Registros a processar:
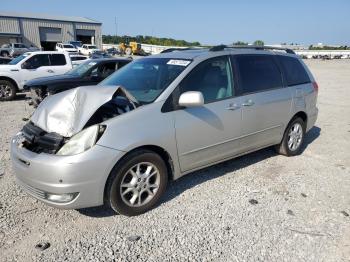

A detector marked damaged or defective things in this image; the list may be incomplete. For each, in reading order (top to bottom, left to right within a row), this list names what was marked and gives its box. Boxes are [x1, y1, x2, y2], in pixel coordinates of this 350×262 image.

damaged front end [19, 86, 138, 155]
broken headlight [56, 125, 104, 156]
crumpled hood [30, 85, 137, 137]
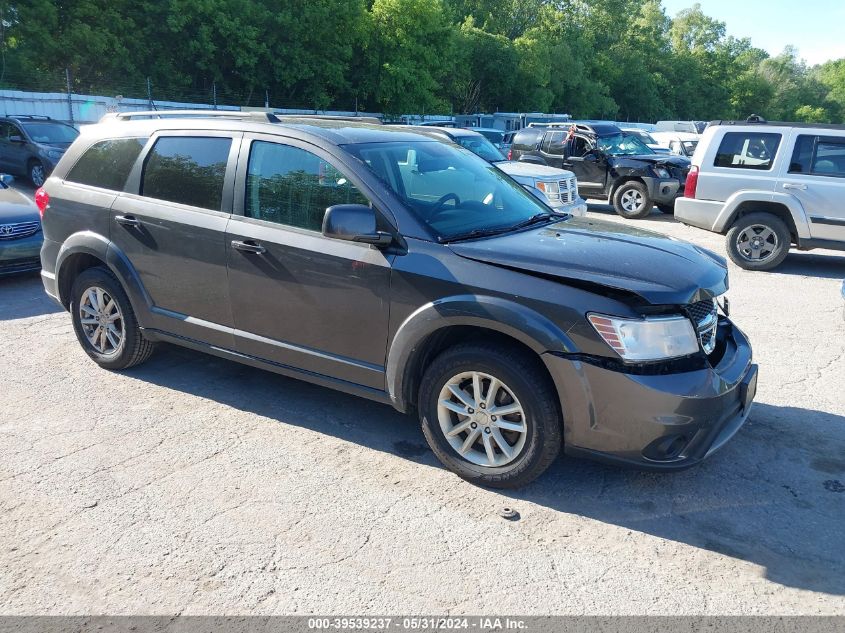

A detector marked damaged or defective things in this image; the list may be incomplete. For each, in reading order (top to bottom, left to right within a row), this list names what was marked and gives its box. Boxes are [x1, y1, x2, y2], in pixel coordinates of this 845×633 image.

damaged hood [446, 216, 728, 304]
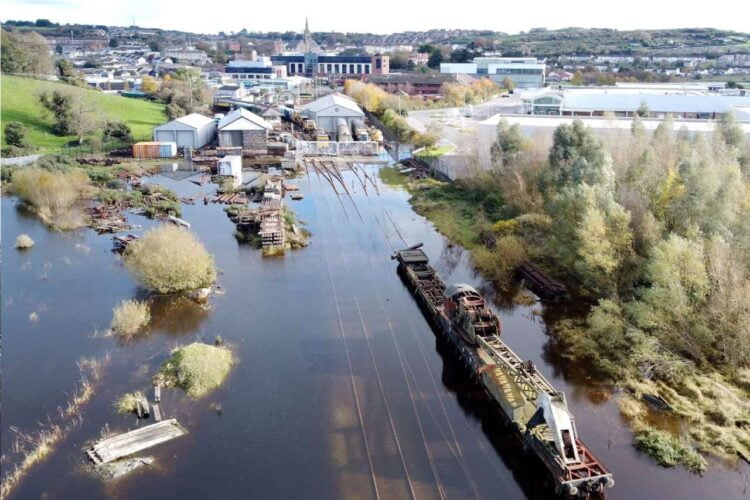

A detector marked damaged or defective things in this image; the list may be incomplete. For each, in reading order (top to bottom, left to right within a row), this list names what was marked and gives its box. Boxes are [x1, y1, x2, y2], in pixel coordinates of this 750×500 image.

rusted structure [390, 248, 612, 498]
rusty barge [394, 245, 616, 496]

Descrição da tarefa:
Repita, sem nenhuma alteração, todas as linhas dos registros acima, deixando as imagens fora da resposta.

Resposta escrita:
A detector marked damaged or defective things in this image; the list may be incomplete. For each, in reading order (top to bottom, left to right within a row), this list names what was marked and gives its box. Boxes are [x1, y1, x2, y2], in pixel coordinates of this 350×262 image.

damaged front end [19, 86, 138, 155]
broken headlight [56, 125, 104, 156]
crumpled hood [30, 85, 137, 137]

A detector marked damaged or defective things in this image; the list may be incomplete. For each, in reading order (top to bottom, left to right within a row), this list names what was marked and gives its box. Boxes are [x1, y1, x2, y2], in pixel coordinates of this 845×633 image.

damaged hood [446, 216, 728, 304]

A detector marked damaged or defective things in this image; the list may be incomplete. For each, in reading order (top to bottom, left to right within a row), this list names what was marked and gives its box. Boxes are [x1, y1, x2, y2], in pixel coordinates of this 750×500 image.

rusted structure [390, 248, 612, 498]
rusty barge [394, 245, 616, 496]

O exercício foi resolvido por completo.